Requirement:
Reproduce the listing below word for word, leaving out the pictures.

A run of records
□ □ □ □ □ □ □

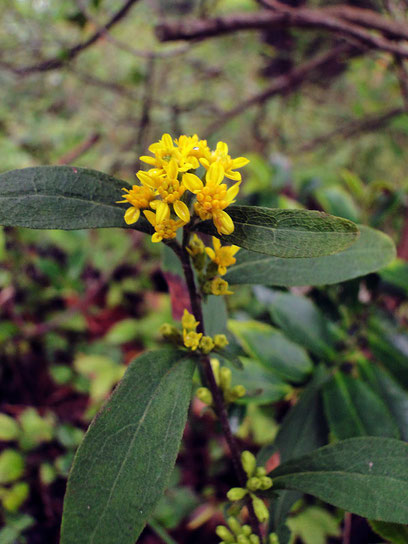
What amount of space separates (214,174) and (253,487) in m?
0.57

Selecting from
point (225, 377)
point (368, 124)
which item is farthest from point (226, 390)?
point (368, 124)

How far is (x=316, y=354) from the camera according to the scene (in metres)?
1.16

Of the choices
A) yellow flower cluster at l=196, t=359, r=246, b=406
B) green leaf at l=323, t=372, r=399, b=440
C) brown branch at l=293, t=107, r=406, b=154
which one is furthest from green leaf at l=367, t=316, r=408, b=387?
brown branch at l=293, t=107, r=406, b=154

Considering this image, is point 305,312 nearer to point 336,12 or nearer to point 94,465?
point 94,465

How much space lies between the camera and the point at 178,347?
732 mm

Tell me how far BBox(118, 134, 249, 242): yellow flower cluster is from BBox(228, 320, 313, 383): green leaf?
0.60 metres

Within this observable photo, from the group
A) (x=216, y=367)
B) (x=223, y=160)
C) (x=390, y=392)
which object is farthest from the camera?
(x=390, y=392)

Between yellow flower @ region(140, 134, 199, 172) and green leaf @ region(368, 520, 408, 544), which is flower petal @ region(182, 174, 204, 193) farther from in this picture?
green leaf @ region(368, 520, 408, 544)

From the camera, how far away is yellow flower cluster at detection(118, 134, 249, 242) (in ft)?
1.89

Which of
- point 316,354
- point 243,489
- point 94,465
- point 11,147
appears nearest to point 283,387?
point 316,354

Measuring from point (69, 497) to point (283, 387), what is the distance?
2.22 feet

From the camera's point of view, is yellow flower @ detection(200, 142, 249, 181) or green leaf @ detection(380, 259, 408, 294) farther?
green leaf @ detection(380, 259, 408, 294)

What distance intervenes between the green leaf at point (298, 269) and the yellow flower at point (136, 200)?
22 centimetres

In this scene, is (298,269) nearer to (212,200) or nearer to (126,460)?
(212,200)
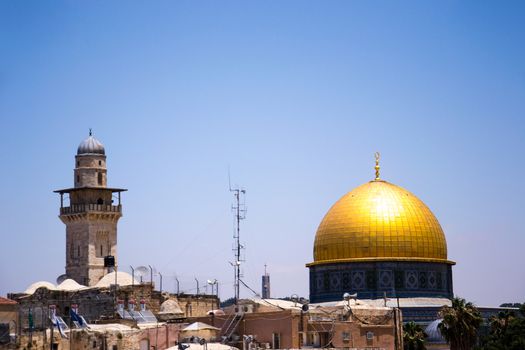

□ □ □ □ □ □ □

Worked answer:
What amount of space separates (214,174) and (253,487) in m?
0.57

Selecting from
point (225, 377)
point (368, 124)
which item is farthest from point (226, 390)?
point (368, 124)

How far is (x=316, y=354) from the camera according to the scene (in metres)?
1.16

Of the choices
A) yellow flower cluster at l=196, t=359, r=246, b=406
B) green leaf at l=323, t=372, r=399, b=440
C) brown branch at l=293, t=107, r=406, b=154
which one is furthest from green leaf at l=367, t=316, r=408, b=387?
brown branch at l=293, t=107, r=406, b=154

Considering this image, is point 305,312 nearer to point 336,12 or nearer to point 94,465?
point 94,465

How much space lies between the camera and the point at 178,347?
732 mm

Tell me how far BBox(118, 134, 249, 242): yellow flower cluster is from BBox(228, 320, 313, 383): green leaf?
0.60 metres

Within this observable photo, from the group
A) (x=216, y=367)
B) (x=223, y=160)
C) (x=390, y=392)
which object is farthest from the camera?
(x=390, y=392)

Between yellow flower @ region(140, 134, 199, 172) and green leaf @ region(368, 520, 408, 544), which is flower petal @ region(182, 174, 204, 193) farther from in this picture?
green leaf @ region(368, 520, 408, 544)

From the camera, how far away is yellow flower cluster at detection(118, 134, 249, 242) (in ft)?
1.89

Which of
- point 316,354
- point 243,489
- point 94,465
- point 11,147
appears nearest to point 283,387?
point 316,354

Measuring from point (69, 497) to point (283, 387), what is the distance?
2.22 feet

From the camera's point of view, is yellow flower @ detection(200, 142, 249, 181) or green leaf @ detection(380, 259, 408, 294) farther?
green leaf @ detection(380, 259, 408, 294)

What distance intervenes between the green leaf at point (298, 269) and the yellow flower at point (136, 200)?
22 centimetres

In this scene, is (298,269) nearer to (212,200) or nearer to (126,460)?
(212,200)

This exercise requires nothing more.